Pimp my arcade machine - Enigma II

Russ

Club Member
Yeah AC, I tested the feed for the power supply board from the transformer, which says 14v. It was 14.4 with no load so that's ok so I went on to test the transistor (the bit on the metal heatsink you mentioned previously).

At the moment the second i plug the power supply board in it takes the fuse out for the 14v feed, so I'll probably try replacing the transistor first and see if that stops eating fuses ? Once I can plug it back in (I shoulda bought the one you sent a link for!) I can test the reset voltage :)

Cheers
 

twoforty

Well-Known Forum User
Once you get it out measure across the case of the transistor (collector) and pin 2 (emitter) you will probably find its a short if its bad. If it checks outok unplug the edge connector from the game board and try to power it up again. Do you have 2 edge connectors on your game? one on the top board and one to the lower board? make sure you unplug both when you try the power supply again.

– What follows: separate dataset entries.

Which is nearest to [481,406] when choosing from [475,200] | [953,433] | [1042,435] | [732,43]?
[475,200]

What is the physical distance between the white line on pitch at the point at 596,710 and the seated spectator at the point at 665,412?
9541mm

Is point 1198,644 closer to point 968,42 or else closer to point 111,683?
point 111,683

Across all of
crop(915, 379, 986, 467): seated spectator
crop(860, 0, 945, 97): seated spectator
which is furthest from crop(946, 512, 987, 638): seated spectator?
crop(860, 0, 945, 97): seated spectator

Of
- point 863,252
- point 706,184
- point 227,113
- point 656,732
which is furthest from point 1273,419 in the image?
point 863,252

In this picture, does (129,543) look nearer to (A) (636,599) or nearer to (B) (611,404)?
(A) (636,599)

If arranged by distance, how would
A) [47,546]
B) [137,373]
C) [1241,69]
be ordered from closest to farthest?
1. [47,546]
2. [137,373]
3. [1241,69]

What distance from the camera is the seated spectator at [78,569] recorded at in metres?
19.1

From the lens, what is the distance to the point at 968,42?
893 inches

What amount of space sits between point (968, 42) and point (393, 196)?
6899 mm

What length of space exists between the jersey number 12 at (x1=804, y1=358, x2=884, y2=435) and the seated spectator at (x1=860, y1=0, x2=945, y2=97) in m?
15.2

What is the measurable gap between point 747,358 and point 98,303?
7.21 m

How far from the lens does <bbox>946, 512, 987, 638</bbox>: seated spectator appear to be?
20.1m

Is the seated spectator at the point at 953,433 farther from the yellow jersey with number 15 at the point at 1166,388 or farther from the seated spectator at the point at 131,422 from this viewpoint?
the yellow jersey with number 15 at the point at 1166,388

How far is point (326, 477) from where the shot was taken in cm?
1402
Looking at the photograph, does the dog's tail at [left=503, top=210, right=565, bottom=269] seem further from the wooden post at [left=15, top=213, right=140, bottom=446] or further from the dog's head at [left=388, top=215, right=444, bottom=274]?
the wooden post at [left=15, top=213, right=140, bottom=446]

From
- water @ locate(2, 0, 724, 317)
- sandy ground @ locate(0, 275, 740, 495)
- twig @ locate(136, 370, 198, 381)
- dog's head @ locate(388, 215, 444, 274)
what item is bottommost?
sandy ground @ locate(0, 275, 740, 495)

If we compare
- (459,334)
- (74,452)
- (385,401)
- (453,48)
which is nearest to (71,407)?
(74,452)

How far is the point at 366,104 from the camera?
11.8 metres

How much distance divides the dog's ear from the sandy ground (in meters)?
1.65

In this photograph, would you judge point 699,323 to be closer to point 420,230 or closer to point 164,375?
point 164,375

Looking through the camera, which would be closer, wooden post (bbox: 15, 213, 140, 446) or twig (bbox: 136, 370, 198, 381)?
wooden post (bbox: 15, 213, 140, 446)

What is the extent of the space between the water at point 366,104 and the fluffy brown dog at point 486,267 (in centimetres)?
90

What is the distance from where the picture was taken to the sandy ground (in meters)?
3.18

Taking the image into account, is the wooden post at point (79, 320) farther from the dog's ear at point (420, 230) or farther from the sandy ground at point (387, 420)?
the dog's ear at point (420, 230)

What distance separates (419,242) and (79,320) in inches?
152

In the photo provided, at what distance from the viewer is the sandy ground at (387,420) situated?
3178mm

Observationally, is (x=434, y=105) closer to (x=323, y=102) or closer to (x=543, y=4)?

Could be an easy fix :), it gets addictive once you've fixed a couple... I have about 10 sets of star wars boards to fix right now...the mathbox section that calculates the 3D effect is amazing for its day, you could probably do the whole thing on a couple of small chips today.
 

Russ

Club Member
:D wicked, thanks, can't wait to get home. I've learnt a fair bit already from this.

You're right, I did computer graphics as part of my degree and one of my final year projects was a (rubbish) computer game engine. I'm sure the math is very similar, I was doing it programmatically and in the past it was hardware based :)

Cheers
 

Russ

Club Member
Ok, well I tested the transistor and it doesn't appear to have a short, but at the same time I couldn't measure the ohms on it now either? Weird. Anyway put the power supply board in and didn't connect anything to it and it ate the fuse and this time a tiny puff of smoke came from it or something around there :rolleyes: I'll get there though one day, shoulda bought that board! lol
 

twoforty

Well-Known Forum User
you need to have your meter on diode setting to check the transistor, It could be one of the other transistors on the board, I expect the smoke was a resistor burning up from having too much load on it.
 

Russ

Club Member
Yeah I had it on that, err turns out I had the probes the wrong way around testing the diode lol

This time between emitter and collector I get 501 and base and collector 478...
 

twoforty

Well-Known Forum User
Probably need to remove it to test it, you should get around 0.500 ish with one lead on the base and the other on the emitter or collector...if you don't see anything use the other lead on the base and try again. You shouldn't get anything between the emitter and collector.